Details You Didn't Know About Cesar Millan

First of all: you're probably saying his name wrong. According to his official bio, TV's favorite dog trainer was born in Culiacán, Mexico. His full name is César Felipe Millán Favela. So, it's not Cesar like the salad. The emphasis is on the first syllable and it's a short e sound. And his last name isn't pronounced like the Italian city of haute couture fame, but with the y sound of the Spanish letter ll.

Now that we've gotten the pedantic details out of the way, let's get to the fun stuff: the dogs. Although he now knows the science behind training and communicating with our furry best friends, Cesar initially learned to be able to calm and control even the most aggressive and difficult dogs from his grandfather, Teodoro, who worked on a farm in a small town near Culiacán. "When I started reading all the scientific books, I realized that most of those things my grandfather knew from experience, from trial and error," he says in his bio. "For example, he didn't know a dog's nose was 10,000 times more powerful than a human's nose. He just knew this is the way dogs experience the world – nose first... He never had training, but he was very instinctual, a natural pack leader, and I think he saw that same gift in me."

Cesar was born to talk to dogs

Cesar also saw that trait in himself at an early age. His favorite TV shows growing up were Lassie and The Adventures of Rin Tin Tin. After watching their canine escapades, he told his mom, "I'm going to be the best dog trainer in the world." He loved dogs so much that he was bullied by other kids, who called him "dog boy" (an insult that's much meaner in Spanish than it sounds to us English speakers, he said in a 2019 blog post). This experience led him to become an advocate against bullying in schools, using children's natural love for dogs to build healthy social skills. "The only acceptable type of bully is the dog breed," he tweeted in 2017. "No one should be afraid to be themselves."

When Cesar first came to the United States, there was one person who also saw his special way with man's best friend and helped him find success as a celebrity dog trainer. Actress Jada Pinkett Smith was one of his first celebrity clients. "He has a gift," she told People magazine in 2009. Pinkett was so impressed that she recommended him to other high-profile dog owners, like Oprah Winfrey, helping him fulfill his destiny as The Dog Whisperer. She also helped him gain his U.S. citizenship, which he received in March 2009. "She hired a teacher for me for a year," said Cesar. "Famous people don't do that a lot. Special people do that."

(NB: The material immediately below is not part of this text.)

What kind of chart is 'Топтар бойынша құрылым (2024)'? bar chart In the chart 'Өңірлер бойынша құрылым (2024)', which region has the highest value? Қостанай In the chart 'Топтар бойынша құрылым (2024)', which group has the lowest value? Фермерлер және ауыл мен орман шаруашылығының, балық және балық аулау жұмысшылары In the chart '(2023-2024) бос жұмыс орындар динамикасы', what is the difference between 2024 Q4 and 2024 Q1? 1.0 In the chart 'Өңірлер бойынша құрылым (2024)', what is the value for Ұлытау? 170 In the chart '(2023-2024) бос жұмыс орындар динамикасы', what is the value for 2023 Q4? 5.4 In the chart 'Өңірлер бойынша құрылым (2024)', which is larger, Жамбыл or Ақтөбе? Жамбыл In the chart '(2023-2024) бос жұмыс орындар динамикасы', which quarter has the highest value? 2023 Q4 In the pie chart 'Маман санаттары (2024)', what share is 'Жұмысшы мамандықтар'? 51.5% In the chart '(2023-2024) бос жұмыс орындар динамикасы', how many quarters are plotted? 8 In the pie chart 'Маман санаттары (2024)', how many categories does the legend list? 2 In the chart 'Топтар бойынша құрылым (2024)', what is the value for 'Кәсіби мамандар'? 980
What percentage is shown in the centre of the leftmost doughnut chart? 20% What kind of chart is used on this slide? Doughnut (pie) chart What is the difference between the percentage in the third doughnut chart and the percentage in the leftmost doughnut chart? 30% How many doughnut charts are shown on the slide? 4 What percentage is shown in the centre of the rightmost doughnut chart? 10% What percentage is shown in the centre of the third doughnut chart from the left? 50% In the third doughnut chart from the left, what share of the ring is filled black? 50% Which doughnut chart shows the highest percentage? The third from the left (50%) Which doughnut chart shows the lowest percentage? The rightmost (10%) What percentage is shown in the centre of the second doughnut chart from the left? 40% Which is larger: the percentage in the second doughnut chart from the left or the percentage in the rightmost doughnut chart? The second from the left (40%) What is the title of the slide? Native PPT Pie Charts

Cesar is one of many celebrities who first came to the U.S. as undocumented immigrants

Cesar first came to the United States when he was 21 years old. He entered the country via a coyote, or smuggler, with only $100 in his pocket and a head full of ambition. He went to California, where he began working as a dog walker and kennel cleaner. According to Global News, he knew what he did was wrong, but he was intent on fulfilling the aspiration he'd told his mom as a young boy, telling Pinkett Smith that he was aware that he "broke a boundary and a rule, [but] it was for a dream." (Other notable celebs who first came to the U.S. as undocumented immigrants include Salma Hayek, Michael J. Fox, Arnold Schwarzenegger, and Melania Trump.)

According to Men's Journal, he had tried to find work in Mexico as a dog trainer, but was unable to, even in big cities like Guadalajara. He tried to cross the border for two weeks, but kept getting caught. Then he found the coyote who helped him cross. The crossing cost him the $100 that his father had given him for the trip, but the bet paid off, not only for Cesar, and not only for the celebs whose dogs he trained, but for the millions of fans he now has across the world whose relationships with their own man's best friends have been improved with his expert advice.